**MATERIAL SHOWN:**
___
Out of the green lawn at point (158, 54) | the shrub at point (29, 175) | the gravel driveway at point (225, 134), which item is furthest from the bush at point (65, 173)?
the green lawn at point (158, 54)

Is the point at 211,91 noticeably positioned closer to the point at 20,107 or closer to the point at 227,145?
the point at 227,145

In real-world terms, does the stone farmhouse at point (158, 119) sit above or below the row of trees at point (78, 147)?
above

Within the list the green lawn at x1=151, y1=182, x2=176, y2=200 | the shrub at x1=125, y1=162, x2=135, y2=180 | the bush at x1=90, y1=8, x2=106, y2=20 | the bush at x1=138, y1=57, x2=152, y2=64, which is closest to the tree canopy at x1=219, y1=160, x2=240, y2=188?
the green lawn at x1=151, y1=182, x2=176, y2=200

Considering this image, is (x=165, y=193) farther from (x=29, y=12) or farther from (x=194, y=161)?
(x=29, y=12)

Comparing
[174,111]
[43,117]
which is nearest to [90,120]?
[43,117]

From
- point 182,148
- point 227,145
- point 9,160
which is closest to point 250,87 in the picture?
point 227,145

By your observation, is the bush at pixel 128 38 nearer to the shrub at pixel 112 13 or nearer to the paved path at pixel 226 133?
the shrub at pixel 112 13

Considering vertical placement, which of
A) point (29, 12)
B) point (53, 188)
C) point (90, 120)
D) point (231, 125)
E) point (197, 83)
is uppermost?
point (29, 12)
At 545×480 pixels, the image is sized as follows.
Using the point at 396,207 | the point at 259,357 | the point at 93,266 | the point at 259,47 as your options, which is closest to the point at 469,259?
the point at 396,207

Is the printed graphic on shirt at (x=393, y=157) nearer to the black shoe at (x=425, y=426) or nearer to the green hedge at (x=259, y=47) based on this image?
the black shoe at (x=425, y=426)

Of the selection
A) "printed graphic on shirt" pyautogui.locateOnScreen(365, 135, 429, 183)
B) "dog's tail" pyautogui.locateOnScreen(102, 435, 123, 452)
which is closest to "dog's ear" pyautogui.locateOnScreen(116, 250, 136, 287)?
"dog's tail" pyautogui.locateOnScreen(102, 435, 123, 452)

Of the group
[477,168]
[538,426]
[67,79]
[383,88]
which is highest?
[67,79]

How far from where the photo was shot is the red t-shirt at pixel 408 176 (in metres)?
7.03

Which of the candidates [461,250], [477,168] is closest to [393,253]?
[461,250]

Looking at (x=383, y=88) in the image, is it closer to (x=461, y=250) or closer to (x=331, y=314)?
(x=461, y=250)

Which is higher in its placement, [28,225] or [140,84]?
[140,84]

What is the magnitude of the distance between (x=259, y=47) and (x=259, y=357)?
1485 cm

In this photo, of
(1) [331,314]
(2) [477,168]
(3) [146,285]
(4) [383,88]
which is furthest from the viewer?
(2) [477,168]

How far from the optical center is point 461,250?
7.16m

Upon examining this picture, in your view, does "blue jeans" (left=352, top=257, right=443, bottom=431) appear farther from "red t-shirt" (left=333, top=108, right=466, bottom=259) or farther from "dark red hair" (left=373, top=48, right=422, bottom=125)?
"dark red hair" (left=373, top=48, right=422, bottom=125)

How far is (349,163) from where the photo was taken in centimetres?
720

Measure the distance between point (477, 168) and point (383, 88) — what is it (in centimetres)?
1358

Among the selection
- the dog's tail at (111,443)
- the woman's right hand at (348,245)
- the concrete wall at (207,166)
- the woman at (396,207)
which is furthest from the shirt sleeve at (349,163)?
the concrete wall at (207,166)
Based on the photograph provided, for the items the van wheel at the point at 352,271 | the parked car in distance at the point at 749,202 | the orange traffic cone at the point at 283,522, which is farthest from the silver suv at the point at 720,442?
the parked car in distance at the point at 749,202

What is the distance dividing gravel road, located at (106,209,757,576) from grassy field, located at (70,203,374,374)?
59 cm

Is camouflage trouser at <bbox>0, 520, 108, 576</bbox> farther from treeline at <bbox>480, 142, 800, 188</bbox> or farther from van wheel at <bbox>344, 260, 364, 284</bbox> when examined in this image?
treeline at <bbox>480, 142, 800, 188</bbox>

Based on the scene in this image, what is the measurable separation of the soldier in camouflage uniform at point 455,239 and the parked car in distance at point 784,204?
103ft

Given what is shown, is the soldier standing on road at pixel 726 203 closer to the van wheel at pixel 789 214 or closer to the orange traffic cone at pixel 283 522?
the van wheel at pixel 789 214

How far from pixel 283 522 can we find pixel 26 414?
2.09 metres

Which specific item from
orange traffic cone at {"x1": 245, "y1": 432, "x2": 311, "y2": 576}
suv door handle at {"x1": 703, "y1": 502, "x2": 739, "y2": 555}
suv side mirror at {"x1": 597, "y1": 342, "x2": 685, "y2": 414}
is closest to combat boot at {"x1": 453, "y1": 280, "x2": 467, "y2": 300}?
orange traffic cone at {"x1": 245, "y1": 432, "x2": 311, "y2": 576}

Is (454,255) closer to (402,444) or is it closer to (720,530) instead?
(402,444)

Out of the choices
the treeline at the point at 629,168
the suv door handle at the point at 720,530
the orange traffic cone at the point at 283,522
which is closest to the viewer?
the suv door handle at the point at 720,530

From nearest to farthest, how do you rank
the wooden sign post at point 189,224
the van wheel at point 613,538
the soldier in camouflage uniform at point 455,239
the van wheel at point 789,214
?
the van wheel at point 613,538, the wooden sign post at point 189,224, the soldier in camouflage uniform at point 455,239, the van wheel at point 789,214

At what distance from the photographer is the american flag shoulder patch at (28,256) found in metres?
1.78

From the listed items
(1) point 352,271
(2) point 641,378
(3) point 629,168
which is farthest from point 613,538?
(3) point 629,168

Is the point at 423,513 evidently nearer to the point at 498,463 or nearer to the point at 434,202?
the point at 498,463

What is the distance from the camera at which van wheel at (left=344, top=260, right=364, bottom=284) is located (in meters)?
___
**WRITTEN REQUEST:** Starting with the line that contains "Is the point at 423,513" and continuing through the last line of the records, arrange those lines as a Markdown table with the columns Row and Record Line. Number each row and leave out blank lines.

**CORRECT ANSWER:**
| Row | Record Line |
|---|---|
| 1 | Is the point at 423,513 evidently nearer to the point at 498,463 or nearer to the point at 434,202? |
| 2 | the point at 498,463 |
| 3 | What is the distance from the camera at which van wheel at (left=344, top=260, right=364, bottom=284) is located (in meters)? |